Brown, whose career field-goal accuracy is 81.3 percent, knows he is following a fan favorite, Lawrence Tynes, who twice kicked overtime field goals that sent the Giants to Super Bowls. Tynes has landed with the Buccaneers.

“He did some great things for the organization,” said Brown, who was with Seattle in its loss to Pittsburgh in Super Bowl XL. “But you have to stick to the old saying of, ‘control what you can control.’ I cannot control the fans’ image of Lawrence Tynes. My job is to do my job and instill that trust in the fans as well.”

As long as kickers have jobs. Brown laughed about the Pro Bowl wrinkle eliminating kickoffs. Are they putting kickers out of jobs?

“I actually thought that,” Brown said. “I’m like, ‘This is just a precursor of things to come.’ But in the Pro Bowl, it actually makes a lot of sense.”

Yeah, “multimillion dollar franchise wide receivers” handling kickoffs is whacky. About as whacky as a fan-friendly segment in Brown’s former Seattle TV show — “Can You Kick It?”

“People kicking trash cans to food to loaves of bread to footballs.” Brown said. “It was a lot of fun.”
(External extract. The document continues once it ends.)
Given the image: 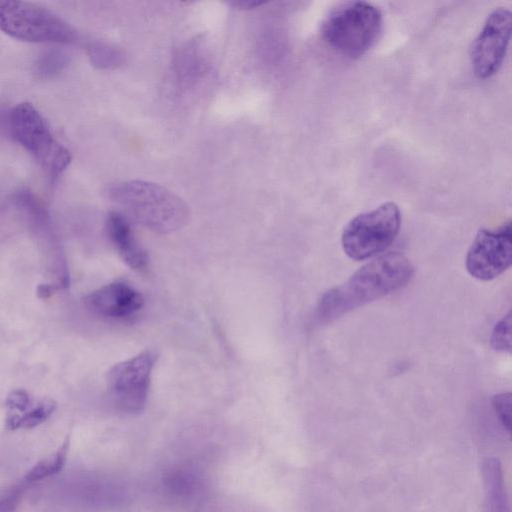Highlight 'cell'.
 Wrapping results in <instances>:
<instances>
[{"label":"cell","instance_id":"3","mask_svg":"<svg viewBox=\"0 0 512 512\" xmlns=\"http://www.w3.org/2000/svg\"><path fill=\"white\" fill-rule=\"evenodd\" d=\"M382 22L381 11L375 5L366 1L346 2L327 16L322 36L334 51L355 59L374 45Z\"/></svg>","mask_w":512,"mask_h":512},{"label":"cell","instance_id":"9","mask_svg":"<svg viewBox=\"0 0 512 512\" xmlns=\"http://www.w3.org/2000/svg\"><path fill=\"white\" fill-rule=\"evenodd\" d=\"M512 13L495 8L487 17L471 47V62L477 77L493 76L501 67L511 38Z\"/></svg>","mask_w":512,"mask_h":512},{"label":"cell","instance_id":"6","mask_svg":"<svg viewBox=\"0 0 512 512\" xmlns=\"http://www.w3.org/2000/svg\"><path fill=\"white\" fill-rule=\"evenodd\" d=\"M401 226V211L394 202L358 214L344 227L341 243L345 254L356 261L372 258L396 239Z\"/></svg>","mask_w":512,"mask_h":512},{"label":"cell","instance_id":"14","mask_svg":"<svg viewBox=\"0 0 512 512\" xmlns=\"http://www.w3.org/2000/svg\"><path fill=\"white\" fill-rule=\"evenodd\" d=\"M69 440L66 439L61 447L52 455L36 464L25 476L27 482H35L58 473L65 465Z\"/></svg>","mask_w":512,"mask_h":512},{"label":"cell","instance_id":"1","mask_svg":"<svg viewBox=\"0 0 512 512\" xmlns=\"http://www.w3.org/2000/svg\"><path fill=\"white\" fill-rule=\"evenodd\" d=\"M413 274L414 267L403 254H382L363 265L346 282L325 292L316 306L315 320L329 323L404 287Z\"/></svg>","mask_w":512,"mask_h":512},{"label":"cell","instance_id":"5","mask_svg":"<svg viewBox=\"0 0 512 512\" xmlns=\"http://www.w3.org/2000/svg\"><path fill=\"white\" fill-rule=\"evenodd\" d=\"M0 31L29 43L71 44L77 33L69 23L40 5L0 0Z\"/></svg>","mask_w":512,"mask_h":512},{"label":"cell","instance_id":"8","mask_svg":"<svg viewBox=\"0 0 512 512\" xmlns=\"http://www.w3.org/2000/svg\"><path fill=\"white\" fill-rule=\"evenodd\" d=\"M512 263V225L503 223L496 229H480L466 255L468 273L482 281L492 280Z\"/></svg>","mask_w":512,"mask_h":512},{"label":"cell","instance_id":"17","mask_svg":"<svg viewBox=\"0 0 512 512\" xmlns=\"http://www.w3.org/2000/svg\"><path fill=\"white\" fill-rule=\"evenodd\" d=\"M511 324V311H508V313L495 324L490 337V343L494 350L507 353L511 352Z\"/></svg>","mask_w":512,"mask_h":512},{"label":"cell","instance_id":"13","mask_svg":"<svg viewBox=\"0 0 512 512\" xmlns=\"http://www.w3.org/2000/svg\"><path fill=\"white\" fill-rule=\"evenodd\" d=\"M55 409L52 400L38 401L29 410L20 415H8L7 426L14 430L19 428H32L44 422Z\"/></svg>","mask_w":512,"mask_h":512},{"label":"cell","instance_id":"15","mask_svg":"<svg viewBox=\"0 0 512 512\" xmlns=\"http://www.w3.org/2000/svg\"><path fill=\"white\" fill-rule=\"evenodd\" d=\"M88 56L98 69H114L124 62L121 50L103 42H95L88 47Z\"/></svg>","mask_w":512,"mask_h":512},{"label":"cell","instance_id":"2","mask_svg":"<svg viewBox=\"0 0 512 512\" xmlns=\"http://www.w3.org/2000/svg\"><path fill=\"white\" fill-rule=\"evenodd\" d=\"M106 193L128 218L155 233L176 232L190 218L187 204L159 184L140 180L126 181L109 186Z\"/></svg>","mask_w":512,"mask_h":512},{"label":"cell","instance_id":"7","mask_svg":"<svg viewBox=\"0 0 512 512\" xmlns=\"http://www.w3.org/2000/svg\"><path fill=\"white\" fill-rule=\"evenodd\" d=\"M156 358L155 352L145 350L110 369L109 394L120 412L134 415L145 408Z\"/></svg>","mask_w":512,"mask_h":512},{"label":"cell","instance_id":"19","mask_svg":"<svg viewBox=\"0 0 512 512\" xmlns=\"http://www.w3.org/2000/svg\"><path fill=\"white\" fill-rule=\"evenodd\" d=\"M8 415H20L29 410L33 404L29 394L25 390L12 391L6 401Z\"/></svg>","mask_w":512,"mask_h":512},{"label":"cell","instance_id":"10","mask_svg":"<svg viewBox=\"0 0 512 512\" xmlns=\"http://www.w3.org/2000/svg\"><path fill=\"white\" fill-rule=\"evenodd\" d=\"M84 301L93 313L112 319L128 318L144 305V298L140 292L119 281L95 290Z\"/></svg>","mask_w":512,"mask_h":512},{"label":"cell","instance_id":"18","mask_svg":"<svg viewBox=\"0 0 512 512\" xmlns=\"http://www.w3.org/2000/svg\"><path fill=\"white\" fill-rule=\"evenodd\" d=\"M511 404L512 395L510 392H503L493 396L492 406L501 425L510 431L511 426Z\"/></svg>","mask_w":512,"mask_h":512},{"label":"cell","instance_id":"12","mask_svg":"<svg viewBox=\"0 0 512 512\" xmlns=\"http://www.w3.org/2000/svg\"><path fill=\"white\" fill-rule=\"evenodd\" d=\"M485 512H509L500 462L486 459L482 466Z\"/></svg>","mask_w":512,"mask_h":512},{"label":"cell","instance_id":"16","mask_svg":"<svg viewBox=\"0 0 512 512\" xmlns=\"http://www.w3.org/2000/svg\"><path fill=\"white\" fill-rule=\"evenodd\" d=\"M69 55L60 49H51L43 53L35 64V73L40 78H51L62 70L69 63Z\"/></svg>","mask_w":512,"mask_h":512},{"label":"cell","instance_id":"20","mask_svg":"<svg viewBox=\"0 0 512 512\" xmlns=\"http://www.w3.org/2000/svg\"><path fill=\"white\" fill-rule=\"evenodd\" d=\"M231 6L238 9H254L259 6L264 5V2H261L259 0H234L232 2H229Z\"/></svg>","mask_w":512,"mask_h":512},{"label":"cell","instance_id":"11","mask_svg":"<svg viewBox=\"0 0 512 512\" xmlns=\"http://www.w3.org/2000/svg\"><path fill=\"white\" fill-rule=\"evenodd\" d=\"M106 229L123 261L133 270L145 269L148 255L135 239L127 217L119 212H111L106 220Z\"/></svg>","mask_w":512,"mask_h":512},{"label":"cell","instance_id":"4","mask_svg":"<svg viewBox=\"0 0 512 512\" xmlns=\"http://www.w3.org/2000/svg\"><path fill=\"white\" fill-rule=\"evenodd\" d=\"M12 138L53 179L70 165L72 155L53 135L46 119L30 102H20L9 112Z\"/></svg>","mask_w":512,"mask_h":512}]
</instances>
Stuffy he’s not, yet he’s all about business. And the business of kicking for the Giants became easier through his relationship with his holder, punter Steve Weatherford.

“I’ve trained with Josh Brown for four years in the offseason … so I’ve got an existing relationship with him as far as how he wants the ball held, his training routine, personality,” Weatherford said. “I knew he was a hard-working guy that would fit in well with Zak [DeOssie, long snapper], and I with his willingness to prepare. He’s a high-character, come- early, stay-late guy. It’s been a joy.”

Brown said he feels the same toward Weatherford and DeOssie.

“You’ve got [three] veterans working together that want to be great and want to be on all the time,” Brown said. “To have three guys living like that, this has been a seamless transition.”